How to Make the Most of IoT Data
Guest Post by Paul Steel, IoT Application and Architecture Specialist in the AT&T Internet of Things Organization
These days, articles discussing Internet of Things (IoT) and either the security or the surplus of edge devices that are smaller and cheaper than the most recent one announced are dominating tech news. What seems to be less talked about is IoT data and the how and what to do with everything coming off the edge.
Let me be clear, both security and the edge device are important and we will discuss them in a future post. The questions we’re addressing are how will data transform your business and what to do with all that data coming off the edge.
The Value of IoT Data
So why is IoT data so important? The answer is two-fold: “Start now or be consumed” and “Don’t be a hoarder.”
Start Now or Be Consumed
I think everyone would agree, we are still close to the beginning of IoT and we are already talking about petabytes of data coming off the edge. For clarification, when I refer to “the edge,” I’m referring to the hardware or software on the asset you are tracking or monitoring. For example, I have hardware on a tractor that is monitoring engine temperature, speed, and location. The hardware would be considered “the edge,” the beginning of the transmission of data.
Data should be viewed as the lifeblood of the current state and future direction of some companies. How should those companies use data when approaching customer satisfaction and pivotal changes? First and foremost, a company should be planning for storage of that data and ease of accessibility (yes, I’m talking about the cloud). IoT cloud storage provides the greatest flexibility, overall cost, and global reach versus housing that data locally.
As the industry starts to move towards the Internet of Everything, that data will start to grow and companies run the risk of getting consumed as this adds a new layer to the amount of data companies are retrieving.
Don’t Be a Hoarder
Another way to combat this influx of data is to answer the hardest (as my co-worker John would say) question: “Why do you need all that data?” Let’s take fleet tracking as an example, if I want to verify my drivers are within speed ranges, do I have to track everything? If all you are interested in is when the drivers are starting to reach a certain threshold consider only tracking speed and location when certain parameters are met. For example, the truck has kept to a speed under 50 mph, but when that truck reaches 56 mph I will start logging speed and location until the truck speed comes back down to 50 mph. Now, I have valuable information that is logged and can be used as hard data for that driver’s performance review. While this is a very rudimentary example, you can extrapolate this to other IoT solutions or projects. In this way, you’re only getting the data you need, making it more usable. Refer to the image of AT&T Flow Designer to see how I selected the data to be placed into M2X Data Service.
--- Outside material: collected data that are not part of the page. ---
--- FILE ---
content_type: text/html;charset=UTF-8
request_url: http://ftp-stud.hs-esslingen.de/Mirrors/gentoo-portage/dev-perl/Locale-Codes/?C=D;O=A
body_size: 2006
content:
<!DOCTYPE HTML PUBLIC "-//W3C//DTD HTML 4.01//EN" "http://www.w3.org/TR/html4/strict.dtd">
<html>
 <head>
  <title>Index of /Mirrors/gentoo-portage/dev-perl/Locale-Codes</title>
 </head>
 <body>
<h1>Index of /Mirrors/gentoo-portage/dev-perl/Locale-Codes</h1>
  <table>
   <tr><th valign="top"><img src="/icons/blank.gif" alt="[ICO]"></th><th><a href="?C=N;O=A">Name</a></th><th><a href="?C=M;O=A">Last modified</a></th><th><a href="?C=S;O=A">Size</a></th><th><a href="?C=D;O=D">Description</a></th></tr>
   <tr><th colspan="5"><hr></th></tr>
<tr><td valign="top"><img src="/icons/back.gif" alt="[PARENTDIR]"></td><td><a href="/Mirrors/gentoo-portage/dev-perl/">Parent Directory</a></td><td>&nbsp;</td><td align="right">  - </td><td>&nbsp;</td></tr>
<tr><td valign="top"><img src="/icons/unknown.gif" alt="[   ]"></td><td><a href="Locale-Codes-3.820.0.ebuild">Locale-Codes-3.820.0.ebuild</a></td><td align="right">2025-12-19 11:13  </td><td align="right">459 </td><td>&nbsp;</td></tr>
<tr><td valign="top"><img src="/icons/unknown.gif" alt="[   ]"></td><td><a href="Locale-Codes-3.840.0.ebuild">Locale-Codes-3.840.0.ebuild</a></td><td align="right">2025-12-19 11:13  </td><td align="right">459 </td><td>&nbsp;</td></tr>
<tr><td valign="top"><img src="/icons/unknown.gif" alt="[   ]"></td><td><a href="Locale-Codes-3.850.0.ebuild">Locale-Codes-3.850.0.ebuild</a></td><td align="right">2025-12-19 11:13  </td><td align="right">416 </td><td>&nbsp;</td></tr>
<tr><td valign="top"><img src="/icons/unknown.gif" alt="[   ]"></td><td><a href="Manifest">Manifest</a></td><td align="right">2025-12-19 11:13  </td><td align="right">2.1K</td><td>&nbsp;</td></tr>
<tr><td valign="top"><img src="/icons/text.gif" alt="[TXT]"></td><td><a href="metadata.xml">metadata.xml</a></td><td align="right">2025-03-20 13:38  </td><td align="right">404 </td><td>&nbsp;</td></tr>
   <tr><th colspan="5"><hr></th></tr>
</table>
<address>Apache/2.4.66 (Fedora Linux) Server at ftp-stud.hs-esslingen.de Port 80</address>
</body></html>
When looking at the assets in your IoT deployment, it is also important to ask, “How do I decide what information to collect?” This question is highly dependent on what you are trying to accomplish with your IoT strategy. In the truck speed example, all I want to collect is the time, location, and speed of that truck while it was above 56 mph. Here’s another example: Let’s say I want to see trends in vending machine product sales during the summer. In that case, I would collect all the data off of my vending machines between June and September and use my analytics engine. Again, these examples are very basic, but it should get you thinking about how this IoT data should be working for you and your company.
Why M2X Is So Important
Having that dedicated long-term cloud-based storage is the first step to answering the question “What to do with all that IoT data?” When evaluating your IoT strategy, remember these items:
- Does your organization have an IoT data storage plan?
- Is that data available via the cloud?
- Of the data coming off the edge, what data do I care about and is it necessary to store everything?
- Is the stored data easily accessible to run through an analytics engine or connect to other systems?
Once you answer those questions take a look at AT&T’s M2X Data Service, a cloud-based fully managed time-series data storage service for network connected machine-to-machine (M2M) devices and industrial IoT. From trucks and turbines to vending machines and freight containers, M2X enables the devices that power your business to connect and share valuable data. AT&T M2X also gives access to that time series data via web services so that you are able to run that data through your corporate analytics engine.
With the other components of AT&T IoT Services, you also have the flexibility to decide on what data is stored and available in M2X. This gives you the benefit of having analytics running against the most valuable data coming off your assets as well as the value of the amount of storage needed.